**Problem description:**
Lay out the part of the items that opens with the line containing "What distance spans" and runs through the end of the items as a Markdown table with columns headed Row and Line. Put a row number and one line in each row, and leave out blank lines.

**Records for this exercise:**
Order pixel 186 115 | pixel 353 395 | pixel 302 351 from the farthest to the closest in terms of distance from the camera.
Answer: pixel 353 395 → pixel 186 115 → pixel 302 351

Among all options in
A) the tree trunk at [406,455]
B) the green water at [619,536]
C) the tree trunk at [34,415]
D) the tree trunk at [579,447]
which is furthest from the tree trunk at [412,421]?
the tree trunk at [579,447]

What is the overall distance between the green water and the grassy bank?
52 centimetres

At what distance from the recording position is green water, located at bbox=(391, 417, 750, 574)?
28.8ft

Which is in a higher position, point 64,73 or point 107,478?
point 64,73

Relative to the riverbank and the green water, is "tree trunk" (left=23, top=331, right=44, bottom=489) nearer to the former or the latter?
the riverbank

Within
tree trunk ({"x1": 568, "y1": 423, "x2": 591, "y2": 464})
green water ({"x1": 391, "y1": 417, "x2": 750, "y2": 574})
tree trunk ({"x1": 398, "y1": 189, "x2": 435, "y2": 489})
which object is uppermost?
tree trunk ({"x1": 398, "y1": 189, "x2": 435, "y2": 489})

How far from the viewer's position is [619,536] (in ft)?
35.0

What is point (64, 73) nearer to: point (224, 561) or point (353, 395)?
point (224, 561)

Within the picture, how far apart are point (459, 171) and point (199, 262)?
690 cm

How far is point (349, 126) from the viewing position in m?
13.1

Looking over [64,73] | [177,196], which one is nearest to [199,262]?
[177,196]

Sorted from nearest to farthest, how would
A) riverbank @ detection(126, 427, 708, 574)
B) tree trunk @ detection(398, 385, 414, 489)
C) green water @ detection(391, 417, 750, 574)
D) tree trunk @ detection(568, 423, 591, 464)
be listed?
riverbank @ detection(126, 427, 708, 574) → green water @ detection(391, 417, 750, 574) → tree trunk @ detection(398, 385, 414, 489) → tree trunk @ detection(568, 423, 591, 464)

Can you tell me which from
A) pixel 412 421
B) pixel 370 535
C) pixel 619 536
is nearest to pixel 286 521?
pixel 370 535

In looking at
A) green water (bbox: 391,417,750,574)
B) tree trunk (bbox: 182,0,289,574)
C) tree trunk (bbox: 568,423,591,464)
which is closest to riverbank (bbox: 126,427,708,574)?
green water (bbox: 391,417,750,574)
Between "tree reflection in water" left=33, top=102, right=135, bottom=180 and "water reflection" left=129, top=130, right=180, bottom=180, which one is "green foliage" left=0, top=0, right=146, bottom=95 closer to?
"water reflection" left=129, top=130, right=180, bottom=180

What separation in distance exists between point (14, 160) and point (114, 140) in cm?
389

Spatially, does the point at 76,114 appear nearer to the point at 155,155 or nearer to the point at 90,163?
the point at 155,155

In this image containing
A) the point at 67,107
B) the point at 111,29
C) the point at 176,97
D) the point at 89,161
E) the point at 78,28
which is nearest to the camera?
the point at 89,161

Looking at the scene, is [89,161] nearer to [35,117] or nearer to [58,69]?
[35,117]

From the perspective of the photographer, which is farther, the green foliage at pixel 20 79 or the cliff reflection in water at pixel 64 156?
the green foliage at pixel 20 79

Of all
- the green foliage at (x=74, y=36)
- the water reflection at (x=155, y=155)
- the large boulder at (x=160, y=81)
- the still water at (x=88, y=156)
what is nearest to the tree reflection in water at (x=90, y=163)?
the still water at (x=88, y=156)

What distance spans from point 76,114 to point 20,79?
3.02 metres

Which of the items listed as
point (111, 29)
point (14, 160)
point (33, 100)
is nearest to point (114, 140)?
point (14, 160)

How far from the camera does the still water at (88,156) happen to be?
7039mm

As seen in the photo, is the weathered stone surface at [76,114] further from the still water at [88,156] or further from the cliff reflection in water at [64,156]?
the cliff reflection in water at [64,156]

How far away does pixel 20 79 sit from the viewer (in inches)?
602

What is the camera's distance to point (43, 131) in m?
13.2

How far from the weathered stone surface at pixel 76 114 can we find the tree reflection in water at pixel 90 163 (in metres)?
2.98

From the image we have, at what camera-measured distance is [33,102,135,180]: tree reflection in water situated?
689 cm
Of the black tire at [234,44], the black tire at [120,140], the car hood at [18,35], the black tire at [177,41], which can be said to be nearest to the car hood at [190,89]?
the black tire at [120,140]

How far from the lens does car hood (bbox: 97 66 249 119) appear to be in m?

**Solved exercise:**
| Row | Line |
|---|---|
| 1 | What distance spans from point 76,114 to point 20,79? |
| 2 | 3.02 metres |
| 3 | Which of the items listed as |
| 4 | point (111, 29) |
| 5 | point (14, 160) |
| 6 | point (33, 100) |
| 7 | is nearest to point (114, 140)? |
| 8 | point (14, 160) |
| 9 | How far from the camera does the still water at (88,156) happen to be? |
| 10 | 7039mm |
| 11 | As seen in the photo, is the weathered stone surface at [76,114] further from the still water at [88,156] or further from the cliff reflection in water at [64,156]? |
| 12 | the cliff reflection in water at [64,156] |
| 13 | How far away does pixel 20 79 sit from the viewer (in inches)? |
| 14 | 602 |
| 15 | What is the camera's distance to point (43, 131) in m? |
| 16 | 13.2 |
| 17 | How far from the weathered stone surface at pixel 76 114 can we find the tree reflection in water at pixel 90 163 (in metres)? |
| 18 | 2.98 |
| 19 | From the image we have, at what camera-measured distance is [33,102,135,180]: tree reflection in water situated? |
| 20 | 689 cm |
| 21 | Of the black tire at [234,44], the black tire at [120,140], the car hood at [18,35], the black tire at [177,41], which can be said to be nearest to the car hood at [190,89]? |
| 22 | the black tire at [120,140] |
| 23 | How far from the lens does car hood (bbox: 97 66 249 119) appear to be in m? |